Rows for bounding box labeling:
════════
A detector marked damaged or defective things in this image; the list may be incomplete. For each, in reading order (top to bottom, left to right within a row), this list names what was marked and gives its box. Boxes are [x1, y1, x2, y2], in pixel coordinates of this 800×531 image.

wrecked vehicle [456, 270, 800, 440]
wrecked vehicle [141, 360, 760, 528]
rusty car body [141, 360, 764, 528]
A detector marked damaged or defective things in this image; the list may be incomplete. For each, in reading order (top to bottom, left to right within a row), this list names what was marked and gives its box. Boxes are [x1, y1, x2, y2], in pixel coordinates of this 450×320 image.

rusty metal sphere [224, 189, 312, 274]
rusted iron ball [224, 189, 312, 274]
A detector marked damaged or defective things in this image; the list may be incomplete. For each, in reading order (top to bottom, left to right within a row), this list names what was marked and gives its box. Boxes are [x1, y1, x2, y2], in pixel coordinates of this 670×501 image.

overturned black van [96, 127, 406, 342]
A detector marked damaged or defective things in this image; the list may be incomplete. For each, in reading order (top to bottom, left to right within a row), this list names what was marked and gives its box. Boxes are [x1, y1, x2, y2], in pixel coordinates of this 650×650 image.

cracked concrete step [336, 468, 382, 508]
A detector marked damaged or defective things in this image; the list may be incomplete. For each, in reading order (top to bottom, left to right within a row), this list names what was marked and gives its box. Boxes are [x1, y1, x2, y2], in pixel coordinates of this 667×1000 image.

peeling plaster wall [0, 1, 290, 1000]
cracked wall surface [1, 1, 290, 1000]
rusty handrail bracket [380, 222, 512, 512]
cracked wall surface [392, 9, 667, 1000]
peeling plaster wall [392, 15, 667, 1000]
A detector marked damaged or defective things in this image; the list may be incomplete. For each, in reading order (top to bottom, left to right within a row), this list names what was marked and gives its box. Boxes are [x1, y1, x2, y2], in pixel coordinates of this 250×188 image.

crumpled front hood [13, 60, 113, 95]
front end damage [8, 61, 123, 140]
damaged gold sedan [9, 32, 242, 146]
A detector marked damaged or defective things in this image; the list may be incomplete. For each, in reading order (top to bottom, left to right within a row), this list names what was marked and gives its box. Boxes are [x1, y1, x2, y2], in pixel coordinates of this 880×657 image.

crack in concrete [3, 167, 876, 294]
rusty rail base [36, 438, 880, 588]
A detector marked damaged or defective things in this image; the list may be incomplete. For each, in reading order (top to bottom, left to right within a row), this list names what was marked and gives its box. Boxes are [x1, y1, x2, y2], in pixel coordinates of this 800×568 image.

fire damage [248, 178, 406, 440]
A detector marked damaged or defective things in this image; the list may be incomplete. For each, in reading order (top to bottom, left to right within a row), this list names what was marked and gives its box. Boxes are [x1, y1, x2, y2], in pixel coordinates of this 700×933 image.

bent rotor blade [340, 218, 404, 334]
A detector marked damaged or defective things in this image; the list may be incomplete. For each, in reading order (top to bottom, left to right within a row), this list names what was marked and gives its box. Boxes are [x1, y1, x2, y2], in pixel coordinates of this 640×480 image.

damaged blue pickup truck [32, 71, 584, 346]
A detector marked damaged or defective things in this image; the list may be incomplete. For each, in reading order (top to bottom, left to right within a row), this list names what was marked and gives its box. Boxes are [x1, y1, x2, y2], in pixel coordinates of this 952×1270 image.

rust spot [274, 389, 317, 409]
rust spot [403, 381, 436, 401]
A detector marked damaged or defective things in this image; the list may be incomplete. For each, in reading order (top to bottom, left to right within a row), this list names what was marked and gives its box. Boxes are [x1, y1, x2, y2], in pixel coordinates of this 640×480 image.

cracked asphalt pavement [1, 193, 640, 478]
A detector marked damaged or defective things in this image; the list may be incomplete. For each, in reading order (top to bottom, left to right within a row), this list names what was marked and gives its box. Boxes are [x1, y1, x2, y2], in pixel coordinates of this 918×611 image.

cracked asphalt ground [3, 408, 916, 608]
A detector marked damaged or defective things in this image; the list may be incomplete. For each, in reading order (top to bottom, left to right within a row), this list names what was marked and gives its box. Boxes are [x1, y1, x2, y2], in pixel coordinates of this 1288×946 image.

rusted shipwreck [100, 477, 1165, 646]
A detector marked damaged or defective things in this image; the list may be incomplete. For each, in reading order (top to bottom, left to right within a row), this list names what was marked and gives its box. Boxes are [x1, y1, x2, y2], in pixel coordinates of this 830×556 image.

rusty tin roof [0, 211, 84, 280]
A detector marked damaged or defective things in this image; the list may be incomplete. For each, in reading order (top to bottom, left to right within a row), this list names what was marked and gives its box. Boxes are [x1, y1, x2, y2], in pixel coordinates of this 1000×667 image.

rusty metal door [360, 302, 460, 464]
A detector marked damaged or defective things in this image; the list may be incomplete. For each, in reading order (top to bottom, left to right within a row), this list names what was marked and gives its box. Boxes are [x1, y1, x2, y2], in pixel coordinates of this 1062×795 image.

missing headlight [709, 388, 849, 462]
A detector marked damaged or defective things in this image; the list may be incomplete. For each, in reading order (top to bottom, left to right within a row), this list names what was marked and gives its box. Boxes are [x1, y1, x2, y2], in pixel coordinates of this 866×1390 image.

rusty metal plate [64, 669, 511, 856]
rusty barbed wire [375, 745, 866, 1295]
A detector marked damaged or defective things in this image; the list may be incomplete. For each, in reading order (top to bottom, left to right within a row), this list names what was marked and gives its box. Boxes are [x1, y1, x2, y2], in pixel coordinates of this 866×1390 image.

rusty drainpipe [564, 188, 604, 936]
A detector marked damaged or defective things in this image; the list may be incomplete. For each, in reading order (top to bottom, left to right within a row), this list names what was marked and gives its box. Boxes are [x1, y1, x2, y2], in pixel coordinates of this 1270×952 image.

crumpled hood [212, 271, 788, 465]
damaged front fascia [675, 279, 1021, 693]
════════
Put every row above into a two-column CSV with the header columns "prompt" and "boxes", one line per row: the row's text goes under "prompt" and its answer under "boxes". Wrap each field in double quotes and replace any line breaks inside a field with spaces.

(RESPONSE BELOW):
prompt,boxes
"A detector marked damaged or defective things in this image; the list may be incomplete. For each, in reading order (top to bottom, left to right within a row), this list names what was marked and gives its box. Boxes are [x1, y1, x2, y2], in pixel coordinates of this 800×531 image.","wrecked vehicle [456, 270, 800, 440] wrecked vehicle [141, 360, 760, 528] rusty car body [141, 360, 764, 528]"
"A detector marked damaged or defective things in this image; the list may be incomplete. For each, in reading order (top to bottom, left to right within a row), this list names what was marked and gives its box. Boxes are [x1, y1, x2, y2], in pixel coordinates of this 450×320 image.","rusty metal sphere [224, 189, 312, 274] rusted iron ball [224, 189, 312, 274]"
"A detector marked damaged or defective things in this image; the list may be incomplete. For each, in reading order (top to bottom, left to right within a row), this list names what was marked and gives its box. Boxes are [x1, y1, x2, y2], in pixel coordinates of this 670×501 image.","overturned black van [96, 127, 406, 342]"
"A detector marked damaged or defective things in this image; the list may be incomplete. For each, in reading order (top to bottom, left to right within a row), this list names what was marked and gives its box. Boxes are [x1, y1, x2, y2], in pixel coordinates of this 650×650 image.","cracked concrete step [336, 468, 382, 508]"
"A detector marked damaged or defective things in this image; the list may be incomplete. For each, in reading order (top to bottom, left to right within a row), this list names what was marked and gives its box. Boxes are [x1, y1, x2, y2], in pixel coordinates of this 667×1000 image.","peeling plaster wall [0, 1, 290, 1000] cracked wall surface [1, 1, 290, 1000] rusty handrail bracket [380, 222, 512, 512] cracked wall surface [392, 9, 667, 1000] peeling plaster wall [392, 15, 667, 1000]"
"A detector marked damaged or defective things in this image; the list may be incomplete. For each, in reading order (top to bottom, left to right within a row), this list names what was marked and gives its box. Boxes are [x1, y1, x2, y2], in pixel coordinates of this 250×188 image.","crumpled front hood [13, 60, 113, 95] front end damage [8, 61, 123, 140] damaged gold sedan [9, 32, 242, 146]"
"A detector marked damaged or defective things in this image; the list may be incomplete. For each, in reading order (top to bottom, left to right within a row), this list names what was marked and gives its box. Boxes are [x1, y1, x2, y2], in pixel coordinates of this 880×657 image.","crack in concrete [3, 167, 876, 294] rusty rail base [36, 438, 880, 588]"
"A detector marked damaged or defective things in this image; the list may be incomplete. For each, in reading order (top to bottom, left to right within a row), this list names what was marked and gives its box. Boxes are [x1, y1, x2, y2], in pixel coordinates of this 800×568 image.","fire damage [248, 178, 406, 440]"
"A detector marked damaged or defective things in this image; the list may be incomplete. For each, in reading order (top to bottom, left to right within a row), this list names what was marked and gives its box. Boxes are [x1, y1, x2, y2], in pixel coordinates of this 700×933 image.","bent rotor blade [340, 218, 404, 334]"
"A detector marked damaged or defective things in this image; the list may be incomplete. For each, in reading order (top to bottom, left to right within a row), this list names what was marked and gives its box. Boxes are [x1, y1, x2, y2], in pixel coordinates of this 640×480 image.","damaged blue pickup truck [32, 71, 584, 346]"
"A detector marked damaged or defective things in this image; the list may be incomplete. For each, in reading order (top to bottom, left to right within a row), this list names what was marked and gives its box. Boxes are [x1, y1, x2, y2], in pixel coordinates of this 952×1270 image.","rust spot [274, 389, 317, 409] rust spot [403, 381, 436, 401]"
"A detector marked damaged or defective things in this image; the list may be incomplete. For each, in reading order (top to bottom, left to right within a row), this list names what was marked and gives its box. Boxes are [x1, y1, x2, y2], in pixel coordinates of this 640×480 image.","cracked asphalt pavement [1, 193, 640, 478]"
"A detector marked damaged or defective things in this image; the list may be incomplete. For each, in reading order (top to bottom, left to right within a row), this list names what was marked and gives its box. Boxes are [x1, y1, x2, y2], in pixel coordinates of this 918×611 image.","cracked asphalt ground [3, 408, 916, 608]"
"A detector marked damaged or defective things in this image; the list may be incomplete. For each, in reading order (top to bottom, left to right within a row), this list names what was marked and gives its box. Boxes are [x1, y1, x2, y2], in pixel coordinates of this 1288×946 image.","rusted shipwreck [100, 477, 1165, 646]"
"A detector marked damaged or defective things in this image; the list may be incomplete. For each, in reading order (top to bottom, left to right within a row), this list names what was marked and gives its box. Boxes are [x1, y1, x2, y2], in pixel coordinates of this 830×556 image.","rusty tin roof [0, 211, 84, 280]"
"A detector marked damaged or defective things in this image; the list may be incomplete. For each, in reading order (top to bottom, left to right within a row), this list names what was marked and gives its box. Boxes are [x1, y1, x2, y2], in pixel coordinates of this 1000×667 image.","rusty metal door [360, 302, 460, 464]"
"A detector marked damaged or defective things in this image; the list may be incomplete. For each, in reading order (top to bottom, left to right within a row), this list names what was marked and gives its box. Boxes are [x1, y1, x2, y2], in pixel coordinates of this 1062×795 image.","missing headlight [709, 388, 849, 462]"
"A detector marked damaged or defective things in this image; the list may be incomplete. For each, in reading order (top to bottom, left to right within a row), this list names what was marked and gives its box. Boxes are [x1, y1, x2, y2], in pixel coordinates of this 866×1390 image.","rusty metal plate [64, 669, 511, 856] rusty barbed wire [375, 745, 866, 1295]"
"A detector marked damaged or defective things in this image; the list may be incomplete. For each, in reading order (top to bottom, left to right within a row), this list names what was marked and gives its box. Boxes are [x1, y1, x2, y2], in pixel coordinates of this 866×1390 image.","rusty drainpipe [564, 188, 604, 936]"
"A detector marked damaged or defective things in this image; the list may be incomplete. For each, in reading order (top to bottom, left to right within a row), this list names what was marked and gives its box. Boxes are [x1, y1, x2, y2], in pixel coordinates of this 1270×952 image.","crumpled hood [212, 271, 788, 465] damaged front fascia [675, 279, 1021, 693]"